Марина покраснела и обернулась.
— Ой, простите! Я не знала… То есть я не хотела ничего говорить вслух. Так, вырвалось!
— Ничего. Я вас прекрасно понимаю. Ия и в самом деле может шокировать кого угодно. Этим она меня и привлекла. Представьте, что судьба забрасывает вас по рабочим делам в какой-нибудь глухой северный угол, забытый богом и людьми. И там, среди грязной, опустившейся, спивающейся публики вам совершенно неожиданно попадается вот такая, — он кивнул на беснующуюся Ию, — жемчужина. Разве можно было устоять?
— Не знаю, я не мужчина.
Марине не очень понравилось, как Гонопольский говорил об этой девушке. Когда он произносил «влюбился», в его голосе не было любви, а когда называл Ию «жемчужиной», то вложил в это слово насмешку.
— Осуждаете?
— Я? Что вы, какое мне вообще до этого дело!
— Осуждаете. И напрасно. Видите ли, влюбляясь в Ию, я не учел одного очень значимого, как оказалось впоследствии, обстоятельства: она непроходимо глупа. А жить с этим невозможно. Если, конечно, воспринимать девушку не как простую машину для секса, а как человека со своим набором чувств, мыслей и поступков.
— Я не понимаю, зачем вы мне все это рассказываете?
— Не понимаете? Странно. А между тем все предельно просто: вы мне нравитесь.
— Здрасти!
— Я говорю вполне серьезно.
— Знаете что? Если так пойдет дальше, то в вашей сокровищнице окажется слишком много… «жемчужин».

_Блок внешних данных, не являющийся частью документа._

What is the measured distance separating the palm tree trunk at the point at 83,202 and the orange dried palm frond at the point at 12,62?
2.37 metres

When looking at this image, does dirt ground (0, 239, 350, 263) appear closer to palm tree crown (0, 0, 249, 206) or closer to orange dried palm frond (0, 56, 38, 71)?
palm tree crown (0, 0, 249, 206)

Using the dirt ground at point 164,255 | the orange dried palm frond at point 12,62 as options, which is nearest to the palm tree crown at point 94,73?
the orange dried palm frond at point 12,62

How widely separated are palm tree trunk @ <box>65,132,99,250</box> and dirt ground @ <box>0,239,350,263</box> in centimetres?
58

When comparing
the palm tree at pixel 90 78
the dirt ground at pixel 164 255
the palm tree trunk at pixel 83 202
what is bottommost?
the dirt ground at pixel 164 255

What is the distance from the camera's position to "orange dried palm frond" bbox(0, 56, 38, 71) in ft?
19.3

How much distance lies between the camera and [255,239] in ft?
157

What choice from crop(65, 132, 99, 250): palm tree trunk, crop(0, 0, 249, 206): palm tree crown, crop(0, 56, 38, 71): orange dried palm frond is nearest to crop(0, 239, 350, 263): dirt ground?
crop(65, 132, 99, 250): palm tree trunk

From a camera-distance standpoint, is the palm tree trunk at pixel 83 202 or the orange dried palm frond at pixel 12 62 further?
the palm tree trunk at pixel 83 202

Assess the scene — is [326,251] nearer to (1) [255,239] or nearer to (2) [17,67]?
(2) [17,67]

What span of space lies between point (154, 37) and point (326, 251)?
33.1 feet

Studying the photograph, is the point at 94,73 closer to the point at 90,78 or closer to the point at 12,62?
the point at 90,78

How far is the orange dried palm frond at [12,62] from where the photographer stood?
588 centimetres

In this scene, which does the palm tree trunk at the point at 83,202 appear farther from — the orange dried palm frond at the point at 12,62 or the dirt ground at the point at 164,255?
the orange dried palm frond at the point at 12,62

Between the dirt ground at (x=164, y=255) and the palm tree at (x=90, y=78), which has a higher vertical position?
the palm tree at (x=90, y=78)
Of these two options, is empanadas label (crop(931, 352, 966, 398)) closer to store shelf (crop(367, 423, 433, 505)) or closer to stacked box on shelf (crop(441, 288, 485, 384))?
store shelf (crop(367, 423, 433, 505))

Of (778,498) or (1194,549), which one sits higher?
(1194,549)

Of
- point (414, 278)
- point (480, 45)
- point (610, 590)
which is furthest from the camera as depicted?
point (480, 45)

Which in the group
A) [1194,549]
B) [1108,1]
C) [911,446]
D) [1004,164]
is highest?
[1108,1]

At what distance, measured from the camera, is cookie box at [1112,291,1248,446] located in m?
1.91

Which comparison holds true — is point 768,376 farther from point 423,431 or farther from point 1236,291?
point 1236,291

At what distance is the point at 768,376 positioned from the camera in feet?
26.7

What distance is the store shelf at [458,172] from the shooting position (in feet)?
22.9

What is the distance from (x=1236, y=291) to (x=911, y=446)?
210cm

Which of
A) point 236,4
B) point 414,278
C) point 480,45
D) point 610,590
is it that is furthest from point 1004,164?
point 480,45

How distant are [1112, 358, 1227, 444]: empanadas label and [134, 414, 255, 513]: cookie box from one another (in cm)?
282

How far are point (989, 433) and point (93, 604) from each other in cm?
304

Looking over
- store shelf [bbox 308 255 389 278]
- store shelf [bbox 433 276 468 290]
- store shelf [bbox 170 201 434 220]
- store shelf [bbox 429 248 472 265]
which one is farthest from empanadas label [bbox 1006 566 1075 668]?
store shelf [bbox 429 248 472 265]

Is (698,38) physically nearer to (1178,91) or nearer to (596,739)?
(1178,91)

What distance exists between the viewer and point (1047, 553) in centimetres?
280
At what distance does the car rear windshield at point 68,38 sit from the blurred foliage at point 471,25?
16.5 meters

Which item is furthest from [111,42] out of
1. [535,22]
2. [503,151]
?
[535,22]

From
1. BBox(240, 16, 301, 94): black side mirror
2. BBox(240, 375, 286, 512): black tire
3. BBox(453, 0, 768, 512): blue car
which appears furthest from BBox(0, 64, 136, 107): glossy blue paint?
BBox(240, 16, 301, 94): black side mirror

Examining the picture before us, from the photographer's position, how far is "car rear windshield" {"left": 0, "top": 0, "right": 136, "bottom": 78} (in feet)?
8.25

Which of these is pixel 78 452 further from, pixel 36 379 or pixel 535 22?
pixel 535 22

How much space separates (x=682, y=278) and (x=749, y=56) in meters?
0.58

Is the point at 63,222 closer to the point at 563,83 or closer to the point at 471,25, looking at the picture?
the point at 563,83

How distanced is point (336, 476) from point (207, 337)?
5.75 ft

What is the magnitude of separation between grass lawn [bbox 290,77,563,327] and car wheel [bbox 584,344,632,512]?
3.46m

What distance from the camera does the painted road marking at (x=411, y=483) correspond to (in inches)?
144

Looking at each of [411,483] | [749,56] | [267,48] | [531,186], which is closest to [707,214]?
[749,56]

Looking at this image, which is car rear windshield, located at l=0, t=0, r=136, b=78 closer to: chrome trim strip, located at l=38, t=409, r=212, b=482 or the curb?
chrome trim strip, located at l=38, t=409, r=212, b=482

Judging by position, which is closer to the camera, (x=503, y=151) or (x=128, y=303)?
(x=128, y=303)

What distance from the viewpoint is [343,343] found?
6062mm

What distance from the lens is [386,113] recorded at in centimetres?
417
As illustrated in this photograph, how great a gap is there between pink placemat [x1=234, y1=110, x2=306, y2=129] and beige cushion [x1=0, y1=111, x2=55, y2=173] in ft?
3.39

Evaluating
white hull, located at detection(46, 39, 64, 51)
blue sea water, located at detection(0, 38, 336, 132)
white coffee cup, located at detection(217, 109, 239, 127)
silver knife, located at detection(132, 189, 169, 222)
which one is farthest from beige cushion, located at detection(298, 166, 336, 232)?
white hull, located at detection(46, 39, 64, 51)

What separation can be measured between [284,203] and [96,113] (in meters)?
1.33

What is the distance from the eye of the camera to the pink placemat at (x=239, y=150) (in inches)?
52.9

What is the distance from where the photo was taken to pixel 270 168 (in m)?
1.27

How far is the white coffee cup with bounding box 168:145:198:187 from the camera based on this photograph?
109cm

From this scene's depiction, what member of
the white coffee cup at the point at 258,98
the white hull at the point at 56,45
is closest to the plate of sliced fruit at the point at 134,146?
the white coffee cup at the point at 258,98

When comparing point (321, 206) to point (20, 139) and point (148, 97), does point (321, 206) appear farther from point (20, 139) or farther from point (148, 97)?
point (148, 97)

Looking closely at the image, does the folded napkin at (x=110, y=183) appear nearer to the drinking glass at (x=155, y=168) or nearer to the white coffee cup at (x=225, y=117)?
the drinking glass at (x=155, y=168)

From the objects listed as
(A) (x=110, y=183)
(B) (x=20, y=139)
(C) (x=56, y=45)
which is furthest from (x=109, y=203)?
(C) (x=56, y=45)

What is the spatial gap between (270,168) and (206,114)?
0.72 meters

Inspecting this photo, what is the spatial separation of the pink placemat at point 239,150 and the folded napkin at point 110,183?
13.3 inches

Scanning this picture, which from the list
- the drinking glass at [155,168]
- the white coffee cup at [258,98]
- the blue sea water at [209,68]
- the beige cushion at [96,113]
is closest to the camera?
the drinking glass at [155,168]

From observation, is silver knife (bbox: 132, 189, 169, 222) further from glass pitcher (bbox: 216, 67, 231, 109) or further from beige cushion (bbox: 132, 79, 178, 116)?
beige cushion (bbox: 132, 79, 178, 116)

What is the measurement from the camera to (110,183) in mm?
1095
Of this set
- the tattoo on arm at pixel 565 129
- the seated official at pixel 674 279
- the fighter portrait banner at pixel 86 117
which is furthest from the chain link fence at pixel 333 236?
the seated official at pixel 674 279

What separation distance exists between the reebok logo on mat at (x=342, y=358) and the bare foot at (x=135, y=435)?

— Ну, это вряд ли. Я неожиданно пришел к мысли, что всех их готов обменять на один бриллиант чистой воды.
— Желаю удачи.
— Спасибо. От вас, Марина, мне особенно приятно получить такое пожелание, ведь бриллиант — это вы!
Она смутилась, растерялась и возмутилась одновременно:
— Откуда вы знаете, как меня зовут?
— Я все про вас знаю. Ведь я наблюдаю за вами с самого начала, как только вы появились в этом зале. И даже не постеснялся порасспросить своего студенческого друга Иосифа, которого увидел здесь после долгих лет разлуки. Между прочим, именно он так про вас и сказал: «бриллиант чистой воды». Хорошо, что невеста этого не слышала.
Марина была слишком растеряна для того, чтобы возражать. Да и… так ли уж ей хотелось говорить кому-то, кто называет ее «бриллиантом», что она не такая?
— Пойдем? — просто спросил Гонопольский.
— Куда?
— Да хоть куда. Хотите — просто гулять. А хотите — ко мне домой. В гости.
— Нет, не хочу. И потом, вы здесь не одни.
— А, вы про нее, — Максим бросил рассеянный взгляд на визжащую от восторга Ию. — Могу легко успокоить вас на этот счет. Считайте, что этой девушки уже нет в моей жизни. Завтра после работы я помогу ей собрать вещи.
— Куда же она пойдет? Обратно в это, как его… Кукуево?
— Не беспокойтесь за эту девушку. Вот увидите, с ее талантами она непременно и в короткий срок сделает себе сногсшибательную карьеру.
Марина пожала плечами и отошла, делая вид, будто не замечает, что высокий стройный красавец провожает ее глазами. Вечером она расспросила мужа; тот сказал, что этого человека зовут Макс, что он бизнесмен, добившийся в жизни существенных успехов, вот только жена… Эта фурия с зелеными волосами из-за своего глупого поведения нередко ставит его в неудобное положение. «Всем давно известно, что Макс только и ищет случая, как бы от нее избавиться, — заключил Йосик. — Но я знаю Макса, у него железный характер. Когда Ия его достанет окончательно, он выставит ее в два счета».